📉 The Financial Deep Dive
Indegene Limited has posted a robust Q3 FY26 performance, with total revenue climbing 30.8% year-on-year (YoY) to INR 9,421 million. This significant top-line growth was a combination of acquisition synergies and a healthy 18.3% YoY organic revenue increase, excluding the BioPharm acquisition impact. In US Dollar terms, revenue grew 24.4% YoY.
Adjusted EBITDA saw a healthy increase of 15.7% YoY to INR 1,747 million, with margins expanding by 30 basis points quarter-on-quarter (QoQ) to 18.5%. However, Profit After Tax (PAT) registered a 6.5% year-on-year decline to INR 1,026 million. This was primarily attributed to INR 105 million in one-time, non-operational expenses related to three acquisition transactions and restructuring, alongside higher non-cash charges from amortization of intangibles from recent acquisitions.

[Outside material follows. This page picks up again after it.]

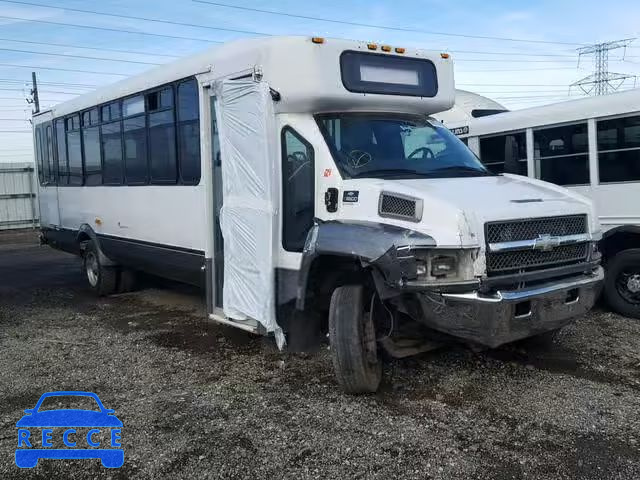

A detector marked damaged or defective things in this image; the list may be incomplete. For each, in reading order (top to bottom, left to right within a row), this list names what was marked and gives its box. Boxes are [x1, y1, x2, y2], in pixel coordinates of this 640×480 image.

damaged front bumper [416, 266, 604, 348]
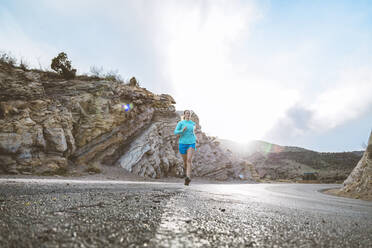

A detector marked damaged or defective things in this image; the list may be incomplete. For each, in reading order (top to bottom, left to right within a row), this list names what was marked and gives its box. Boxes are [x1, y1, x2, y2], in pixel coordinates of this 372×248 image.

cracked road surface [0, 179, 372, 247]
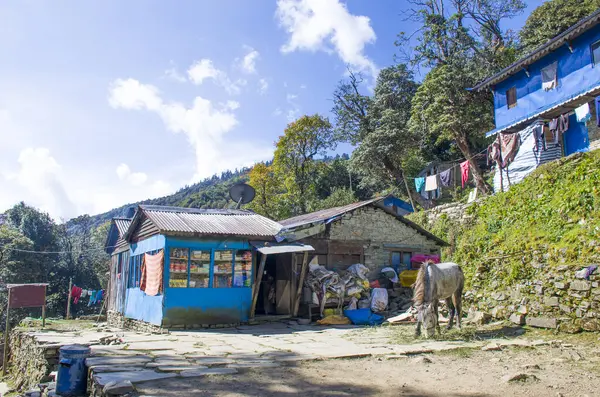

Despite the PAT dip, the company highlighted strong underlying cash flow generation, with Operating Cash Flow (OCF) to PAT at a robust 154%.
🚀 Strategic Analysis & Impact
The company announced significant deal wins in the quarter, including seven large deals each exceeding $1 million in Annual Contract Value (ACV). Notable wins include a multi-million dollar omnichannel orchestration deal and a $20 million Total Contract Value (TCV) end-to-end commercialization partnership. The integration of the BioPharm acquisition is proceeding as planned, with IT, HR, and finance transitions on track for completion by March 31, 2026. The strategic focus on AI platforms like Content Super App and NEXT Medical Writing Platform is intended to position Indegene as a leader in Gen AI-driven solutions for the life sciences sector.
🚩 Risks & Outlook
The primary risks for Indegene revolve around the successful integration of its acquired entities and the timely execution of large, complex deals. However, management expressed confidence in the resilient outlook for the life science industry, projecting a 5%-8% CAGR through 2029, driven by innovation and digital transformation needs. The company anticipates EBITDA margins to return to approximately 20% over the next 6-8 quarters, with sequential EBITDA improvement expected from Q1 FY27, signaling a recovery path post-acquisition costs. Investors will be watching the realization of cost synergies and the impact of AI initiatives on future revenue and profitability.